Derek Holyoake was three months old when his parents moved to Australia from England in 1924. He joined the Royal Australian Navy (RAN) in July 1940, for what would be a career spanning almost thirteen years.
In January 1941 Derek joined HMAS Hobart, which sailed for the Mediterranean in June to replace HMAS Perth. As part of the Mediterranean Fleet, Hobart supported the North Africa campaign, including taking part in the operations to relieve troops from Tobruk between August and October 1941. In December 1941, Derek’s ship was transferred to the Far East, arriving in Malayan waters in January 1942. Hobart departed Singapore in February 1942 to operate with the Dutch, British, American and Australian forces in the Dutch East Indies.

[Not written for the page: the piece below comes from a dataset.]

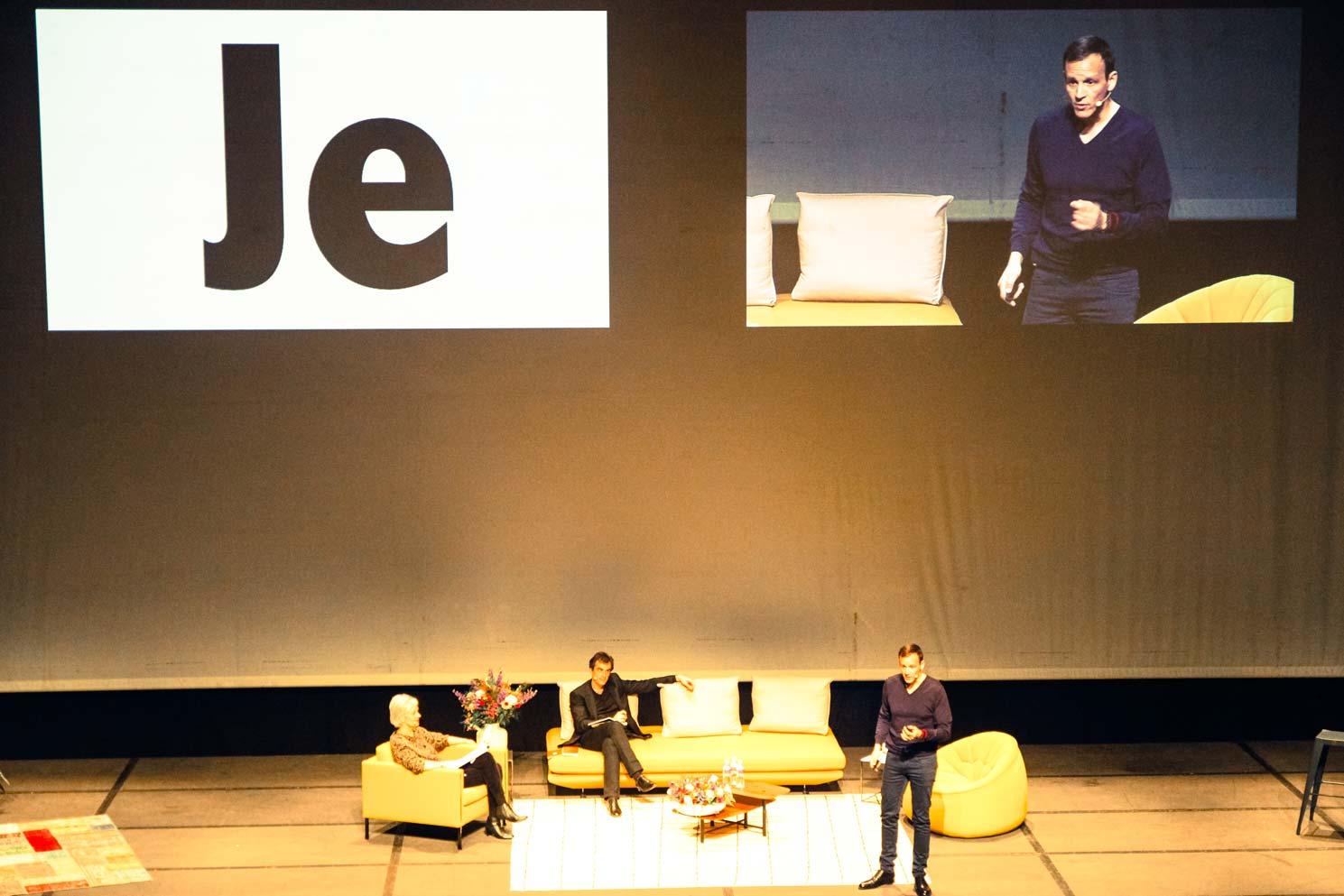 Iker Aguirre en conférence à Pau, devant 1000 personnes, avec Annie Lemoine et Raphaël Enthoven.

Derek remained in the RAN after the war and was selected to be a member of the original crew of Australia’s first aircraft carrier, HMAS Sydney, travelling to the United Kingdom in 1948 with his shipmates to collect the ship and sail it out to Australia. Promoted to Leading Electrical Mechanic in 1949, Derek served aboard Sydney during her operational deployment to Korea in 1951–52.
Working as a Leading Electrical Mechanic aboard the Sydney, Derek’s team was responsible for the maintenance of the ship’s electrical systems and testing flight deck communications before take-off. Derek recalls one instance in which his team were required to work continuously for twenty-four hours to repair a lift motor.
Thinking back on his time in Korea, Derek recalls the sea and snow storms were most feared by those aboard the ship. Derek was aboard the Sydney when she weathered Typhoon Ruth and remembers enduring two days of frightening big seas, gale force winds and water sloshing around the mess decks. The water also entered the ships ventilation shafts, damaging electrical equipment. Derek was impressed by the efficiency of the Japanese engineers who worked to repair the damaged equipment within two days.
Derek took his discharge from the RAN in June 1953. As a civilian he undertook government sponsored and subsidised trade training to qualify him as a civilian electrical mechanic. Continuing his studies, he became a trade training teacher for the Victorian Department of Education. Derek retired from teaching in 1984 and moved to Tuross Head on the New South Wales south coast, where he worked part-time as an electrical contractor.
In 1995 Derek and his wife returned to Queanbeyan, where he now lives. Derek is an active amateur radio ‘ham’ operator and a volunteer at school wreath-laying ceremonies at the Australian War Memorial. He thinks the ACT is a ‘vibrant and exciting place to be’ and often rides his Vespa 300 on Wednesday rides with the Ulysses Motor Cycle Club.